Поднявшись по белой лестнице и повернув затем направо, они оказались в большой гостиной, обставленной на американский манер: два роскошных дивана, обтянутых натуральной кожей светло-бежевого цвета, располагались не возле стен, а составляли собою угол в центре комнаты (или, скорее, залы), обрамляя низкий стол, крышкой которого служило очень толстое стекло. Еще кое-какая мебель тоже, безусловно, в интерьере присутствовала, но, сколько бы она ни стоила, была не в счет. Два дивана в центре и крутой стеклянный стол были доминантой.
— Присаживайтесь, — Анна повела рукой в сторону диванов. — Коньяк? Виски?
— Вы знаете, я стараюсь не пить, — Гурский сел на диван и вытянул длинные ноги.
— Почему?
— Ну… для меня капля алкоголя — афродизиак. Очень глупо себя потом чувствую.
— «Афро…» что?
— Не важно. Короче, теряю над собой контроль.
— А-а… — улыбнулась Анна, — вы знаете, а наверное, нужно иногда делать глупости. Правила существуют, чтобы их нарушать, — она подошла к бару и взяла в руки бутылку «Хеннесси», — и получать от этого удовольствие. Разве не так? Будьте же мужчиной, а? ,
— Ну, раз уж вы настаиваете… разве что попробовать. — Адашев-Гурский поднялся с дивана, подошел к бару, взял в руки широкий стакан пиленого хрусталя, дунул в него, затем, приподняв на уровень глаз, посмотрел на свет и поставил на место: — Мне грамульку буквально.
— Вот и хорошо, — улыбнулась Анна, — а то, вы знаете, мне так как-то… тяжело последние дни. Все эти похороны, соболезнования…
— Ох уж… — глубоко вздохнул Александр, — это понятно.
— Анна налила напиток в стаканы, поставила бутылку и указала длинным пальцем на большую круглую коробку:
— Это термос, там лед. Поухаживайте, пожалуйста, за дамой.
— Так, а… — невольно выдохнул Адашев-Гурский, у него чуть было не вырвалось: «Вы что, мадам, пардон, охренели?! Хороший коньяк замороженной водой разбавлять? Это путь такое пойло американские парвеню какие-нибудь хлебают». Но он сдержался и продолжил: — …нам это запросто. Вам сколько?
— Побольше. Люблю, когда холодное. Александр снял с термоса широкую крышку, взял у Анны ее выпивку и, беря большие кубики льда щипчиками, наполнил стакан доверху.
— Так нормально?
— Да. Как раз так, как я люблю, — благодарно взглянула она на него своими громадными зелеными глазами. — Иначе очень крепко.
— А я… уж извините… просто так, ладно?
— Да уж ладно, — снисходительно улыбнулась она, — пейте как хотите. Я ведь знаю, вам, мужчинам, главное, чтобы все было покрепче, погорячее, так? А уж вкусно, не вкусно… дело десятое, да? Я права?
— Н-ну-у… вообще-то, я бы так не сказал, — замялся Адашев-Гурский. — Просто, в данном случае, мне так привычнее.
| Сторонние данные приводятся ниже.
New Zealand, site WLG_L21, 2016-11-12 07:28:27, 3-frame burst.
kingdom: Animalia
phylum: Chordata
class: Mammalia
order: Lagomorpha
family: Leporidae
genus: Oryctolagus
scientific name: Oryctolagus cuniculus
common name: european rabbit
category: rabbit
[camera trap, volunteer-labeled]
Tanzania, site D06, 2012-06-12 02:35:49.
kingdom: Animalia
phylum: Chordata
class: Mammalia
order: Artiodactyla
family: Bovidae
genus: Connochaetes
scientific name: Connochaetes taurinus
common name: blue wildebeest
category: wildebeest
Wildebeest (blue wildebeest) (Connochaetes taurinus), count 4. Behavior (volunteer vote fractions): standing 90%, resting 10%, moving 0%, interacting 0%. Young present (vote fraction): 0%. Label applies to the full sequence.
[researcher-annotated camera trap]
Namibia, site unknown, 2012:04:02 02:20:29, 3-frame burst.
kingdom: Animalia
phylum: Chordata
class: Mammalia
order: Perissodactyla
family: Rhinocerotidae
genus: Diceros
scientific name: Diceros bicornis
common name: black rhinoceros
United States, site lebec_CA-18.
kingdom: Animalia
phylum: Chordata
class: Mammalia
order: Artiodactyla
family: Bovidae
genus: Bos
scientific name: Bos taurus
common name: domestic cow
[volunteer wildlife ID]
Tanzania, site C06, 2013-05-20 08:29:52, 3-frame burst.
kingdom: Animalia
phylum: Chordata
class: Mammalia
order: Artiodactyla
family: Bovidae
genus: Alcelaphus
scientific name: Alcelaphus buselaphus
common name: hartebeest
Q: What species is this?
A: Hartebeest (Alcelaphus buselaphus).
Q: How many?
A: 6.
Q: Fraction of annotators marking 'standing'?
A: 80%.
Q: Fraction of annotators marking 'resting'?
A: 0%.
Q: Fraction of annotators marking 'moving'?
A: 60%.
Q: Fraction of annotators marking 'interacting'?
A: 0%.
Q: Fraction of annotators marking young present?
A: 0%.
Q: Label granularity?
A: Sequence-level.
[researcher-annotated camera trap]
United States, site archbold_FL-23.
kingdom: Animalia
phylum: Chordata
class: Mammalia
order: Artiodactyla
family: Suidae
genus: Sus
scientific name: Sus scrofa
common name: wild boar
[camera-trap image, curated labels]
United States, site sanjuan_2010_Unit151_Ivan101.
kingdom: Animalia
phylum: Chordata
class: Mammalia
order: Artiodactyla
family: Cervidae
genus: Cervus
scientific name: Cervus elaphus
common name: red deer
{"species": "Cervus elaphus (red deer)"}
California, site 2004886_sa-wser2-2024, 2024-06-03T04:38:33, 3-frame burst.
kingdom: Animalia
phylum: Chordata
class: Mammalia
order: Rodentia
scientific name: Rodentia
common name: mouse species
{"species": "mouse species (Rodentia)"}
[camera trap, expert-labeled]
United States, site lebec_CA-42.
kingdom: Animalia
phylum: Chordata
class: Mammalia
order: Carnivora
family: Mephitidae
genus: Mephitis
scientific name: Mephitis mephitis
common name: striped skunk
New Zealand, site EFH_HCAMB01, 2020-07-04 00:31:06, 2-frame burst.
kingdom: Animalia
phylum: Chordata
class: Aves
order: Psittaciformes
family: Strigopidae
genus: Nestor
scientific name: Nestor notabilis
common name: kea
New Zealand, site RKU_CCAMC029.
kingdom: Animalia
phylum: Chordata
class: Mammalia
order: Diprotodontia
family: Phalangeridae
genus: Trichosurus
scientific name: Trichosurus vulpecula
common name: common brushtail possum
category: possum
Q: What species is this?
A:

— Вот и пейте. Сантэ? — она приподняла стакан.
— Что?
— Это по-французски. Ваше здоровье!
— А… да, да, конечно.-Он поднес стакан к губам и сделал небольшой глоточек, смакуя букет. Поморщился. «Хеннесси» оказался «левым».
«Ладно… — подумал Александр, — интервью ты боишься. Уж я не знаю чего конкретно: того ли, что муженек твой там журналисту мог наговорить, то ли вообще самого факта публикации, которая может привлечь внимание к фирме, к тому, как ее хозяин помер, к тебе самой, в конце концов; и хочешь ты выяснить, что я за фрукт, чего от меня ждать, и можно ли со мной договориться. Для того и все эти твои эскапады — совершенно, казалось бы, неуместные в то время, когда ты, исходя из правил приличия, еще в трауре должна ходить, а не прелести тут свои мне демонстрировать — все это мне понятно. Одного я понять не могу — какого хрена ты меня фальшивым коньяком поишь, а? Только одно этому я вижу объяснение, а именно: за полного придурка ты меня держишь и совершенно не уважаешь. А это что значит? А это значит, что расколем мы всю их поганку, Петька, как гнилой орех. Не такая уж она, эта поганка, скорее всего, и хитрая. Они же нас с тобой за лохов держат».
— Что? — заметив, как поморщился Александр, усмехнулась Анна. — Крепковато?
— Да, — крякнул Гурский, — а вот… закусить?
— Вон там откройте, — показала она рукой. — И мне что-нибудь.
Адашев-Гурский отворил указанную дверцу, за которой высветилось нутро холодильника, и взглянул на содержимое.